Tip 3 For Growing Hardneck Garlic: Enjoy All Three Edible, Gourmet Parts
1. Hardneck Garlic Scapes
All parts of a hardneck or softneck garlic plant are edible, from the bulbs to the greens. However, perhaps the best reason to choose hardneck over softneck garlic varieties is that only hardneck varieties produce a third edible part: the highly-coveted delicacy known as garlic “scapes.”
Garlic scapes are curly, green garlic stalks that sprout from the center of the plant in mid-spring. They have the tender consistency of asparagus, but all the unique deliciousness of a garlic clove. If left untouched, each scape forms dozens of garlic bulbils and possibly seeds (depending on whether your garlic was purchased from a breeder who allowed the predecessors to reproduce sexually or not).
As mentioned earlier, garlic bulbils can be planted in the late fall to produce harvest-ready garlic cloves in two to three years, whereas a single garlic clove is capable of producing an entirely new bulb in its first year. However, rather than letting garlic scapes grow to full maturity, most growers choose to harvest—or more accurately “neuter”—their garlic plants in May-June when the scapes are 4-8 inches long.

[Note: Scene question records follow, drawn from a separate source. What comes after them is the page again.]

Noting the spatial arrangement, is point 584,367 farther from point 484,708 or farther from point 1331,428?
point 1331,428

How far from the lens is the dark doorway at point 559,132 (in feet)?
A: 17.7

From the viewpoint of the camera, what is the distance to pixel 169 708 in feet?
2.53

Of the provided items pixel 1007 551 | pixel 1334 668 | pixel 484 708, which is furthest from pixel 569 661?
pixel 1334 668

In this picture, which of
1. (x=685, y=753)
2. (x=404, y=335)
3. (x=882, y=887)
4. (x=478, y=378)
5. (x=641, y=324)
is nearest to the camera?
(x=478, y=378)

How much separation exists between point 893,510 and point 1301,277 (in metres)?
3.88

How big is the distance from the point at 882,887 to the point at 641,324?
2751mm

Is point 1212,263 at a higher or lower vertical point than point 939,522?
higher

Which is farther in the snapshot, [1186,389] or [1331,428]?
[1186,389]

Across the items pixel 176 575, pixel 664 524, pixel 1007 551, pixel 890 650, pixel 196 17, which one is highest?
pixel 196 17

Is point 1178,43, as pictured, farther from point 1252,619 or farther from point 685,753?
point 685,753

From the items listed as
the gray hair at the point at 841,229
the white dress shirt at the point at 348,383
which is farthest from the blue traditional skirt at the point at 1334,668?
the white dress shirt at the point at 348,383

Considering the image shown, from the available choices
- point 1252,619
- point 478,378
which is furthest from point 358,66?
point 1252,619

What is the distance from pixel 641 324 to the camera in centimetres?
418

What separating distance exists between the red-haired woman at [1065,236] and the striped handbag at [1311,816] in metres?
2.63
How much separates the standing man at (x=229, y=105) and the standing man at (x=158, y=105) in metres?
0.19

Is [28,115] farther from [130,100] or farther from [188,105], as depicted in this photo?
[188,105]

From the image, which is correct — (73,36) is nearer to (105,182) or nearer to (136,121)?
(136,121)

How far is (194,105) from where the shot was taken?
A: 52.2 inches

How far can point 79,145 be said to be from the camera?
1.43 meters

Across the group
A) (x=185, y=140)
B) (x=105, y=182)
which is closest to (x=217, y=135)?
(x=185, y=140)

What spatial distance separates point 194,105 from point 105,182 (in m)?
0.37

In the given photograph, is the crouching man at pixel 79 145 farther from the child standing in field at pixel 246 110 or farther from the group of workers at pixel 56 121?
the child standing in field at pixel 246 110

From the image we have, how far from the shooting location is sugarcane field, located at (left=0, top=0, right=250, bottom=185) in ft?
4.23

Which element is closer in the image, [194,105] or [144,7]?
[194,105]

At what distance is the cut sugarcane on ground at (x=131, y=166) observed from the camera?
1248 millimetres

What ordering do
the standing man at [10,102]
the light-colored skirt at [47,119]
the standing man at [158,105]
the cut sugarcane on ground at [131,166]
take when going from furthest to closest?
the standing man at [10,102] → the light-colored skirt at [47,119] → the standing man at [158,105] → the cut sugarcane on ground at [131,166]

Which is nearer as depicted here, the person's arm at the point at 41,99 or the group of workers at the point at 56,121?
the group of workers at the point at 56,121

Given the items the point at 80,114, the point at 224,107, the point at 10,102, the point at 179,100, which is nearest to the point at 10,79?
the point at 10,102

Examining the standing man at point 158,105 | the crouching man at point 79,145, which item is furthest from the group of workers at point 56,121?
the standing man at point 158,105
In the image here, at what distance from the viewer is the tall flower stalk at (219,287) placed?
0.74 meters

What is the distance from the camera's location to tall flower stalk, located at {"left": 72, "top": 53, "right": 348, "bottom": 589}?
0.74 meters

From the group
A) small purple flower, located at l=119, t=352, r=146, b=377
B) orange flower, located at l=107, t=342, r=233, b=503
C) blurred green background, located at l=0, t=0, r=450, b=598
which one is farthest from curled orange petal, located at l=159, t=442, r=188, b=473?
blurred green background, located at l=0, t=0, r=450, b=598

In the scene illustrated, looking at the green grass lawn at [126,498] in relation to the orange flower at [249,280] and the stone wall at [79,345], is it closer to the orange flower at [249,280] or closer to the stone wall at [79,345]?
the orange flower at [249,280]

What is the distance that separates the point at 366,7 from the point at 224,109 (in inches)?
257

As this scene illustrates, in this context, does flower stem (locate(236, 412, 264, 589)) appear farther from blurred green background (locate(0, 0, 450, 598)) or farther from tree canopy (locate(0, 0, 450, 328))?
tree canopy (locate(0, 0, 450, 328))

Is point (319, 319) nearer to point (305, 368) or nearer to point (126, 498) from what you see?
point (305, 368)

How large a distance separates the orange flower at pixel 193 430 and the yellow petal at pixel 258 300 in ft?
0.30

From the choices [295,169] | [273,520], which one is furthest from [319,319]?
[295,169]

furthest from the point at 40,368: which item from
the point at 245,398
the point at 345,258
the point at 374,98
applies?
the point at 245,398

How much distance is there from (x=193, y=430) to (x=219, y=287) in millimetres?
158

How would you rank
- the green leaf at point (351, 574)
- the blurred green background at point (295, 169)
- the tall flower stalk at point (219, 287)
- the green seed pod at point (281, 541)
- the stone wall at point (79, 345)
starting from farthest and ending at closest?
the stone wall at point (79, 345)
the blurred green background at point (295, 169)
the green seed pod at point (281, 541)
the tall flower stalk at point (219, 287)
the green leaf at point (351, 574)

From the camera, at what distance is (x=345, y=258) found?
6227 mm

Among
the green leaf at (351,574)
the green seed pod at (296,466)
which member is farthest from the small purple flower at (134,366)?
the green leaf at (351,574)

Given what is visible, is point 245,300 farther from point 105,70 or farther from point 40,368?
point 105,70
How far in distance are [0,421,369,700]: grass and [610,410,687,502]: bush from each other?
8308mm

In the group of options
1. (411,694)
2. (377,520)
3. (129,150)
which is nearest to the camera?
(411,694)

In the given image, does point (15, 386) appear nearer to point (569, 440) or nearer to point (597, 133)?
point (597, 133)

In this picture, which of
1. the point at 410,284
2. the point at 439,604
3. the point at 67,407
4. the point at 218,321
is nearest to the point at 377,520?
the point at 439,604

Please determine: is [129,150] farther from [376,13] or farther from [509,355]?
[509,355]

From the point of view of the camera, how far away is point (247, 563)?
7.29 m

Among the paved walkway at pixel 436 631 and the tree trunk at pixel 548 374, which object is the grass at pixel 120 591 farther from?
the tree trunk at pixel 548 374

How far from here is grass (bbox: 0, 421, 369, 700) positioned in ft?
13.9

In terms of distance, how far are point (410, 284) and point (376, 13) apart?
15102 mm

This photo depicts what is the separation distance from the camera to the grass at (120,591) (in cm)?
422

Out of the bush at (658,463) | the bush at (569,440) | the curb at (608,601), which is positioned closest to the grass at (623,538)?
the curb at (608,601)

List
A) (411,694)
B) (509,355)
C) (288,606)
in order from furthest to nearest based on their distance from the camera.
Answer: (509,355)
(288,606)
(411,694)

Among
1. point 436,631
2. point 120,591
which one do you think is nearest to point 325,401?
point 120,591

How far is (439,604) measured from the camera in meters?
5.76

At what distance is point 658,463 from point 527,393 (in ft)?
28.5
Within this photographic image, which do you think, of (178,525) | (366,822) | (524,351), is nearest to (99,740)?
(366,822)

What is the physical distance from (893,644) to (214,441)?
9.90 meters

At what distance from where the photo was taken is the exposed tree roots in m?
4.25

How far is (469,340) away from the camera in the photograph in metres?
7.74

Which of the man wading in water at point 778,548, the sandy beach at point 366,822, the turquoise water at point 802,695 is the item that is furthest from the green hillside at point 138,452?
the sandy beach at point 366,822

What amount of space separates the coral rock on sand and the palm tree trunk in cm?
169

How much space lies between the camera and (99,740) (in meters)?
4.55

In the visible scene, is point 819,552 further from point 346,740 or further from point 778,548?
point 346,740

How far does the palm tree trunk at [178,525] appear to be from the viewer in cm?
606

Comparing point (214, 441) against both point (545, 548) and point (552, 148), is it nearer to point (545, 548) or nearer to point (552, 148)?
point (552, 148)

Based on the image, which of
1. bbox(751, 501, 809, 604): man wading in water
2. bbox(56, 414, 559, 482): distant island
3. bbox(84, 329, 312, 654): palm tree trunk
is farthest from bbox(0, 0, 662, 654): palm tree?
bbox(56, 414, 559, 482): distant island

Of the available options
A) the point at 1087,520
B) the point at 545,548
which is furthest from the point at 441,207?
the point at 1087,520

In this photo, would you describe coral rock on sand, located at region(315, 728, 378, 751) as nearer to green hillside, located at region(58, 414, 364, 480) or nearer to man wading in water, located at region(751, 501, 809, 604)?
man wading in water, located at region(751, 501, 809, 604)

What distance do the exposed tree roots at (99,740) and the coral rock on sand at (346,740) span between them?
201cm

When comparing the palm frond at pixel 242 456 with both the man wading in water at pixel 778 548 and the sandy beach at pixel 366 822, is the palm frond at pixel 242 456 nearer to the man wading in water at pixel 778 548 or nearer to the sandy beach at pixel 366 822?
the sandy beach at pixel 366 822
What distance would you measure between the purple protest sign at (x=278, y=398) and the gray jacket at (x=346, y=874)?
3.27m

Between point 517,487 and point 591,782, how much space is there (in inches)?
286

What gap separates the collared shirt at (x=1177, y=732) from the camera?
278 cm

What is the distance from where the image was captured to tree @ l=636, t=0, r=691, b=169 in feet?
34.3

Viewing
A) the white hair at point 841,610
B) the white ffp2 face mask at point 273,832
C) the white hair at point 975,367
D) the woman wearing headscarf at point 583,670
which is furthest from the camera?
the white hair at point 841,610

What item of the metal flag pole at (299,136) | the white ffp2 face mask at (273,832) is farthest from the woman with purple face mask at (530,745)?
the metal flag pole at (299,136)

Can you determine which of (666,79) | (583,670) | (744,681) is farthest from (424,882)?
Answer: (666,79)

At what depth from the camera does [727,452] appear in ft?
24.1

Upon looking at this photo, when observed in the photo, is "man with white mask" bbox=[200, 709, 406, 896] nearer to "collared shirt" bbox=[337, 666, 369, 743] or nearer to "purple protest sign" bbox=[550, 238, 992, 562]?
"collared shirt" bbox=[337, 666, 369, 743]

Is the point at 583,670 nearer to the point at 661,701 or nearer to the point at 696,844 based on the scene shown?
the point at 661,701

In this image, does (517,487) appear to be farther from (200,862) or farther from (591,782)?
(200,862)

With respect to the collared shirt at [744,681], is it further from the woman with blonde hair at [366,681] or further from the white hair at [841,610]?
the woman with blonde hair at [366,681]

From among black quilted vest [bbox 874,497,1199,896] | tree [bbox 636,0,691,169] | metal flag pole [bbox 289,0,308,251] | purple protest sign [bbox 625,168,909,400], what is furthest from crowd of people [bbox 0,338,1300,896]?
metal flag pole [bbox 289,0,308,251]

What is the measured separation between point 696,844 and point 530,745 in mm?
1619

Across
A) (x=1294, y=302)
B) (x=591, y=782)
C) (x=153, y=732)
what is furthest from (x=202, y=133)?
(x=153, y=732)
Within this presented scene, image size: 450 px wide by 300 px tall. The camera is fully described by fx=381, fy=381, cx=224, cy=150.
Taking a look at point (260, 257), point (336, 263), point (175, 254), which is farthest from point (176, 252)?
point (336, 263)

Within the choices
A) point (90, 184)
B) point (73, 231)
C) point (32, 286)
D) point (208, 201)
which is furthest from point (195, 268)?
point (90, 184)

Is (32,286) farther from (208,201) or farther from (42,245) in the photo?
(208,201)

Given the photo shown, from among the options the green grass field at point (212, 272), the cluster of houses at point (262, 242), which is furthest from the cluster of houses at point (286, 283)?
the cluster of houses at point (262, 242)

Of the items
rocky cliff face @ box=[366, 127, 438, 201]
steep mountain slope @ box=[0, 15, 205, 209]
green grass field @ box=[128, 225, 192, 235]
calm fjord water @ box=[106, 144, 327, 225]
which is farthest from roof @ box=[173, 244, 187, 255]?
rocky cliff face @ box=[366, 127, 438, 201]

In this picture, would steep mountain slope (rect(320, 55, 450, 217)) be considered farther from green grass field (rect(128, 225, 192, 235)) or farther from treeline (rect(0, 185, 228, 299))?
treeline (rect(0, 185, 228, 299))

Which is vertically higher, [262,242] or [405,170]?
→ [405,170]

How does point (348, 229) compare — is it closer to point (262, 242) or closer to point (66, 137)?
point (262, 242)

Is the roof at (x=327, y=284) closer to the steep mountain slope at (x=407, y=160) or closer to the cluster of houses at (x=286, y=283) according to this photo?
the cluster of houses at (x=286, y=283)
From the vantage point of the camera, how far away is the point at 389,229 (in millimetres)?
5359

Garlic scapes are a true delicacy that we use in an assortment of culinary delights ranging from green garlic pesto to Asian-inspired stir-fries. Another reason many gardeners remove their scapes: once robbed of its ability to sexually reproduce, the neutered garlic plant is forced to put more of its energy into asexual reproduction, thereby producing larger underground bulbs.
2. Garlic Greens
We don’t like being without garlic. Therefore, in the early spring before we have garlic bulbs or scapes, we’ll harvest some of our smaller garlic plants. The immature bulbs are still small but incredibly tasty, and the young greens are tender and delicious. They’re wonderful chopped and added to a stir fry or other dishes. Our personal favorite is making green garlic pesto (see our recipe here).
3. Garlic Cloves
Most people know what to do with garlic cloves, so we won’t go into detail here. However, if you’ve never grown your own garlic before, it’s important to note that you’ll want to “cure” your garlic for long-term storage.
You don’t have to wash your garlic before curing. Once removed from the ground, simply store the entire plant in a dry spot out of the sun. We put ours on a shelf in the garage for at least two weeks. The leaves should be dry and crunchy when curing is finished. Once cured, we’ll cut off the dried leaves, brush the dirt of the cloves, and store them indoors. Ideally, we can grow enough garlic cloves to last us all the way until the next harvest year, or at least until we can get our hands on some spring garlic greens and scapes!
We hope this article has you ready to start your own garlic by next fall. Happy garlic-ing, hardneckers!